"Keep calm, mais moi d'abord" : cette semaine, le titre du magazine national Stern aborde un phénomène tout à fait récent. La façon dont, au sein de la société allemande, les plus jeunes générations commencent à jalouser les ancien·ne·s, et plus généralement, les non-vacciné·e·s les personnes qui y sont éligibles et déjà passées sous l'aiguille.
Un réflexe qui possède même un nom : Impfneid, littéralement "envie vaccinale", défini par le média comme le "ressentiment dû au fait que d'autres personnes aient été (apparemment) vaccinées contre le Sars-CoV-2 avant vous".
Ce "sentiment laid", épingle l'article repéré par Courrier International, mais "profondément humain", ne serait toutefois pas sans avantages. Ceux, précisément, d'encourager la population à avoir recours aux injections. Et donc, d'en finir au plus vite avec la pandémie et les restrictions sanitaires. C'est en tout cas ce qu'affirme Katja Corcoran, professeure et directrice du département de psychologie sociale de l'université autrichienne de Graz, dont les travaux portent sur "l'envie" et les "comparaisons sociales".
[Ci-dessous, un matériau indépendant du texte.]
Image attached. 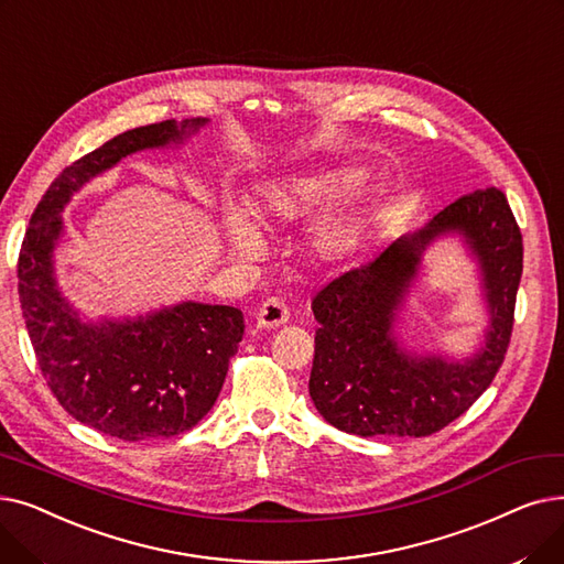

L'experte analyse que, si plusieurs formes de jalousie existent bel et bien chez les hommes et les femmes, celle qui cible les vacciné·e·s est singulière par la "perte de contrôle" sur notre vie qui la nourrit. "Nous n'avons aucun moyen de décider du moment de notre vaccination et nous nous sentons donc impuissants", argumente le journaliste.
"Comme pour toute distribution d'une ressource rare, la vaccination est actuellement aussi une question d'équité", ajoute Dre Katja Corcoran. "Qui est le premier, qui doit attendre et pourquoi. Il existe de nombreux principes différents et vous ne pourrez jamais rendre justice à tous." Une impuissance réelle qui peut d'ailleurs "conduire à la forme malveillante" de ce sentiment, souligne-t-elle par ailleurs.
Elle se souvient cependant : "Quand j'ai entendu parler de Impfneid pour la première fois, j'ai pensé : Oh, c'est bien. Après tout, cela signifie que les gens veulent se faire vacciner. Parce qu'on n'est pas jaloux de quelque chose que l'on ne veut pas." Une jalousie qui, à la lire, a des chances d'être contagieuse : "Cela peut motiver. Et servir de boussole", affirme la spécialiste.
Dans un pays où le taux de personnes favorables au vaccin, qu'elle estime le "moyen de sortir de la pandémie", frôle les 65 % selon un sondage Euronews diffusé en mars dernier, le diagnostic est donc positif tant il pourrait pousser les 35 % restant à franchir le pas dès que possible. Et ce n'est pas la seule mentalité que la "jalousie vaccinale" a des chances de faire vriller.
"Récemment, j'ai entendu quelqu'un dire que c'était un privilège d'être vieux, car on se fait vacciner plus rapidement", note Dre Corcoran. Une ironie qu'elle ne manque pas de soulever. "J'ai trouvé cela fascinant, car, d'habitude, notre société est rarement envieuse des personnes âgées." Et de conclure, pleine d'espoir : "Je craignais que de nombreuses personnes refusent la vaccination. Mais leur jalousie envers ceux qui ont été vaccinés signifie, je l'espère, qu'eux aussi se feront vacciner." A bon entendeur...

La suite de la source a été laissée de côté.